BACKGROUND: The EORTC 62961-ESHO 95 randomised trial showed improved long-term survival of patients with high-risk soft-tissue sarcoma by adding regional hyperthermia to neoadjuvant chemotherapy. We hypothesised that immune infiltrate of patients treated with neoadjuvant therapy associate with clinical outcome.
METHODS: Tumour infiltrating lymphocytes (TILs) and CD8, FOXP3, PD-1, and PD-L1 were evaluated in sequential biopsies of patients after four cycles of therapy.
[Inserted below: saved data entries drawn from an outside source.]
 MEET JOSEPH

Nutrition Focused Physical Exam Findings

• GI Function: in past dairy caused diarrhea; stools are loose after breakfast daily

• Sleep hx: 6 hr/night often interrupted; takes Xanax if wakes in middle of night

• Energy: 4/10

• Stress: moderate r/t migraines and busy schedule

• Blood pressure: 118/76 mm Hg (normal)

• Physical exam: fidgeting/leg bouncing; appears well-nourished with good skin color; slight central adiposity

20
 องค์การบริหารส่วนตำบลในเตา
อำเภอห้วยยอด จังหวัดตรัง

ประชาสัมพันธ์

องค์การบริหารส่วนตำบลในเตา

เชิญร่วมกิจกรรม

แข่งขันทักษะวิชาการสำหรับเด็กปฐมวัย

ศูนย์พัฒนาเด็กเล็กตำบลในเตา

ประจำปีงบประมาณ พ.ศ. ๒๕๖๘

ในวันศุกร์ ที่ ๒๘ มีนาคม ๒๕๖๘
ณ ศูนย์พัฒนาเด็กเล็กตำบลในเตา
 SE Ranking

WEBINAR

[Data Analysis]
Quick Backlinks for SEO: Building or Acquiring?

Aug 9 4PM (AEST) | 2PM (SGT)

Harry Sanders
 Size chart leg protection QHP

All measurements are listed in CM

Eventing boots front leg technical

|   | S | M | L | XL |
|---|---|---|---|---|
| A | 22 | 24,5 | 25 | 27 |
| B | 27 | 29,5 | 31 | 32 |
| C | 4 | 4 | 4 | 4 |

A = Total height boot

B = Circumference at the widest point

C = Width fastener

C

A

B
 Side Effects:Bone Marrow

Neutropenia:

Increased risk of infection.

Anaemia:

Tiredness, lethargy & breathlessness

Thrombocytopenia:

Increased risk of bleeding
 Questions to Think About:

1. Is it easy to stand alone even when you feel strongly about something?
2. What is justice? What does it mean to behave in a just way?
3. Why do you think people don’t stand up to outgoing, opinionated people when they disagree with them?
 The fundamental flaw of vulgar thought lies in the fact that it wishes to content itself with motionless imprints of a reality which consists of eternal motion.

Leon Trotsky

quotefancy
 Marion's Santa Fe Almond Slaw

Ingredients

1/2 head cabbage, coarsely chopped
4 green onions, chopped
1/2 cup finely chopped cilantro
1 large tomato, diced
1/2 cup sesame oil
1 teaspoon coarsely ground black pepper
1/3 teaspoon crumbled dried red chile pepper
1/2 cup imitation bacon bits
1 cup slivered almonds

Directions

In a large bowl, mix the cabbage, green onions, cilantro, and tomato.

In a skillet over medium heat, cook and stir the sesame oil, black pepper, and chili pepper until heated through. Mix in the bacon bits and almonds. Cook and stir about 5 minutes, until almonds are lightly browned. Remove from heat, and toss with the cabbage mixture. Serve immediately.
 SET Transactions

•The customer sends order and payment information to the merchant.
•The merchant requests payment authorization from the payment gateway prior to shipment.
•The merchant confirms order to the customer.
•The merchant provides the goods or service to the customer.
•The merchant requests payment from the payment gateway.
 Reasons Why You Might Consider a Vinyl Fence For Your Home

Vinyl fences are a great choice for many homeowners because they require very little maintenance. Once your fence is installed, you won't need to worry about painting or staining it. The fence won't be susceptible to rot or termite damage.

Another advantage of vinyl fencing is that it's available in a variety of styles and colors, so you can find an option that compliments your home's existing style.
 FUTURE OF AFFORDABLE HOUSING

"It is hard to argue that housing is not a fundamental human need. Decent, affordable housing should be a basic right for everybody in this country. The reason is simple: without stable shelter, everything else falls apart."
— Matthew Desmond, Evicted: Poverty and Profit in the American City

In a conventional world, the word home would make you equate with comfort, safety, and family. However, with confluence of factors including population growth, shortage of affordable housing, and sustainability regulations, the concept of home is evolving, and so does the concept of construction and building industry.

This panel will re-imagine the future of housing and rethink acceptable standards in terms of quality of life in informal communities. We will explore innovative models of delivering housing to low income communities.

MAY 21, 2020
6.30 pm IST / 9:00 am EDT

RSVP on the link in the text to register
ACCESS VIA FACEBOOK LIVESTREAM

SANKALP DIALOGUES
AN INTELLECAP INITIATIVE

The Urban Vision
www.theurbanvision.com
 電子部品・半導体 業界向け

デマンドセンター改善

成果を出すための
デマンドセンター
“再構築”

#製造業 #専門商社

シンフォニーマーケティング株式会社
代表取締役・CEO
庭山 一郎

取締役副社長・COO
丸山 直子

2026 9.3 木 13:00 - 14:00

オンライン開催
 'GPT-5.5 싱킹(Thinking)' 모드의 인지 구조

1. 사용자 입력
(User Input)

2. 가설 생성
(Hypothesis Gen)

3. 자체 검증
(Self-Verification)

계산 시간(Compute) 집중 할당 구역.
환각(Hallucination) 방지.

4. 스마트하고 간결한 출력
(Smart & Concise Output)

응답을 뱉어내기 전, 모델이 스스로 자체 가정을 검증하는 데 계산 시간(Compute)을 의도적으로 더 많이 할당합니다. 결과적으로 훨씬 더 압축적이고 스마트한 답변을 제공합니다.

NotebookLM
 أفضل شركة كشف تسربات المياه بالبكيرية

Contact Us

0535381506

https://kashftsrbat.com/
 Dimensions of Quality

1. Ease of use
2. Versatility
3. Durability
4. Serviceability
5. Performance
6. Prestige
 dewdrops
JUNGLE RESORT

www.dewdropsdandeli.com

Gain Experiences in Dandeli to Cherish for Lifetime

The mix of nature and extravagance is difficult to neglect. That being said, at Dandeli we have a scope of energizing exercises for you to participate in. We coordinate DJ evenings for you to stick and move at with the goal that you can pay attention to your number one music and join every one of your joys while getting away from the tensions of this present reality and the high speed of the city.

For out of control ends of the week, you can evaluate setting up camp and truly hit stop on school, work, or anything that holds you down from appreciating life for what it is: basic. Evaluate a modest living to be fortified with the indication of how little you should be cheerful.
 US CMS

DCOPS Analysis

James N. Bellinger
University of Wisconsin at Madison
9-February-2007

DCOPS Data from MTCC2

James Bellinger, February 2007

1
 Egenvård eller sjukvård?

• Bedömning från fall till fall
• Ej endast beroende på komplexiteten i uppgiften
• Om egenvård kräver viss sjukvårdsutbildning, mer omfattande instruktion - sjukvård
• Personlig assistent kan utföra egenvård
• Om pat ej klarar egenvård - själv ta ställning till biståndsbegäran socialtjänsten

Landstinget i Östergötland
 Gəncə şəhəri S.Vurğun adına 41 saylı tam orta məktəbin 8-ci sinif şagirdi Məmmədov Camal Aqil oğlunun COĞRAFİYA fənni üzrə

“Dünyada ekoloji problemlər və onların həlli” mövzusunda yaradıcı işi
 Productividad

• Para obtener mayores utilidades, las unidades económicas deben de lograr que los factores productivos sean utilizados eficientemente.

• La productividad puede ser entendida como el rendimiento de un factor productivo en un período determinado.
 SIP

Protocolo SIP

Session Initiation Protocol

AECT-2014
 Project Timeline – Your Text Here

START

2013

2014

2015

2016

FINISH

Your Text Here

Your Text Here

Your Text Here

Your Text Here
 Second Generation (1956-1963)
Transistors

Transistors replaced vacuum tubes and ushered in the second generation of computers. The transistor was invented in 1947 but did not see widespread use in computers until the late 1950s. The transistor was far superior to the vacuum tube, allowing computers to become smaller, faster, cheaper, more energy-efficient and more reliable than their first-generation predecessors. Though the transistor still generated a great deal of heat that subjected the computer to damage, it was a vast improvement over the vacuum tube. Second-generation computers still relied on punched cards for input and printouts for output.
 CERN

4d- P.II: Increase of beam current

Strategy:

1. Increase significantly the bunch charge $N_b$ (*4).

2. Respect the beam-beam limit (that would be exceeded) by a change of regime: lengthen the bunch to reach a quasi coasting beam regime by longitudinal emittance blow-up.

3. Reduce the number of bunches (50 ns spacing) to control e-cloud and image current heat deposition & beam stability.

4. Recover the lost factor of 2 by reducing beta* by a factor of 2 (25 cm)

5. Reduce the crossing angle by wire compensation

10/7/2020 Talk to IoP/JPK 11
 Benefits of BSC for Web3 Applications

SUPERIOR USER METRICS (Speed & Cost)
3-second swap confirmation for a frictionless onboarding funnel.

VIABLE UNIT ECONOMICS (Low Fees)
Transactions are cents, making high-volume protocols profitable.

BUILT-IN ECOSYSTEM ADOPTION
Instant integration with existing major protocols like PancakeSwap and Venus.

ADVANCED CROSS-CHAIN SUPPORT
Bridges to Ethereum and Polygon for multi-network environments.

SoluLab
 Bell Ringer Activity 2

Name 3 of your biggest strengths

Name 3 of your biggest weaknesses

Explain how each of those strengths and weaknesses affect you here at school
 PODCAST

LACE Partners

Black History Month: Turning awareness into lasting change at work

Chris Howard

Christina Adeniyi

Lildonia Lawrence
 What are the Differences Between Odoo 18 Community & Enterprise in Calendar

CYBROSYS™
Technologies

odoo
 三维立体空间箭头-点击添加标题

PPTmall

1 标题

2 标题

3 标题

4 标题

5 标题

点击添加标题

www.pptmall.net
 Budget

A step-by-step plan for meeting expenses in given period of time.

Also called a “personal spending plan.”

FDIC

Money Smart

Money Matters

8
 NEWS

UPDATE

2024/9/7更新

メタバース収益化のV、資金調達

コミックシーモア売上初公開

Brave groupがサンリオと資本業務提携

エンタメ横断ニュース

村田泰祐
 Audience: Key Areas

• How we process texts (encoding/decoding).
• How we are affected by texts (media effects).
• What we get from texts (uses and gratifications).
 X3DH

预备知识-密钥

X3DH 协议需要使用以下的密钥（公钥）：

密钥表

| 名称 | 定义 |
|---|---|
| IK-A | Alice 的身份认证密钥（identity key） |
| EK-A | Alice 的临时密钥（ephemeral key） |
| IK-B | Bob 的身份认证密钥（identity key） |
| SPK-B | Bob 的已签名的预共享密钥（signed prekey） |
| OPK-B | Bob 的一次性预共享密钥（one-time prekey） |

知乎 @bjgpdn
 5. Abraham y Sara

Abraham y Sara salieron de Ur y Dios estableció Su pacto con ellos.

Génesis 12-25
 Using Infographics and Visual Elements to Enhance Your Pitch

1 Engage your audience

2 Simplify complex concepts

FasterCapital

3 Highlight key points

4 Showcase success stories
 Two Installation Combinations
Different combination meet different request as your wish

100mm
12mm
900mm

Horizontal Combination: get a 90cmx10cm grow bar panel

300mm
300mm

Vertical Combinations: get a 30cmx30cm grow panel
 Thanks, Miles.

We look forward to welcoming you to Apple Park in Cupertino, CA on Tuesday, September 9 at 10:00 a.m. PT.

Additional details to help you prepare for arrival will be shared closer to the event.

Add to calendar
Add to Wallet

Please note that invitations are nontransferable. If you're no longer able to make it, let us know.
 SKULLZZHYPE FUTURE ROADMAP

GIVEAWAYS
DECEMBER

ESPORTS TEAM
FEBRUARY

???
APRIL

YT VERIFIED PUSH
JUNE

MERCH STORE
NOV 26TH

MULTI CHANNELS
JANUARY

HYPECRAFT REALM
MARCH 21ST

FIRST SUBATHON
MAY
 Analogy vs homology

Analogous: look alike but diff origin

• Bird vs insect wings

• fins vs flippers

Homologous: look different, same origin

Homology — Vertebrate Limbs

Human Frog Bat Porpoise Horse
RESULTS: From a subgroup of 109 patients who had been randomised between July 1997 and November 2006 to neoadjuvant chemotherapy (53 patients) or neoadjuvant chemotherapy with regional hyperthermia (56 patients), 137 biopsies were obtained. TILs increased in paired second biopsies independent of treatment allocation (p < 0.001). FOXP3 regulatory T cells decreased (p = 0.002), and PD-L1 expression of tumours became undetectable. In the multivariate analysis, post-treatment high TILs correlated to LPFS (HR: 0.34; 95% CI 0.15-0.75; p = 0.008) and DFS (HR: 0.38; 95% CI 0.17-0.82; p = 0.015). In comparing post-treatment immune infiltrate between treatment arms, tumour response was associated with neoadjuvant chemotherapy with regional hyperthermia (p = 0.013) and high TILs (p = 0.064). High CD8 cell infiltration was associated with improved LPFS (HR: 0.27; 95% CI 0.09-0.79; Log-rank p = 0.011) and DFS (HR: 0.25; 95% CI 0.09-0.73; Log-rank p = 0.006). Improved survival at 10 years was associated with immune infiltrate after neoadjuvant chemotherapy with regional hyperthermia.
CONCLUSION: Preoperative therapy re-programs a non-inflamed tumour at baseline into an inflamed tumour. The post-treatment immune infiltrate became predictive for clinical outcomes. The combination with regional hyperthermia primes the tumour microenvironment, enabling enhanced anti-tumour immune activity in high-risk soft tissue sarcomas.
TRIAL REGISTRATION: ClinicalTrials.gov, NCT00003052.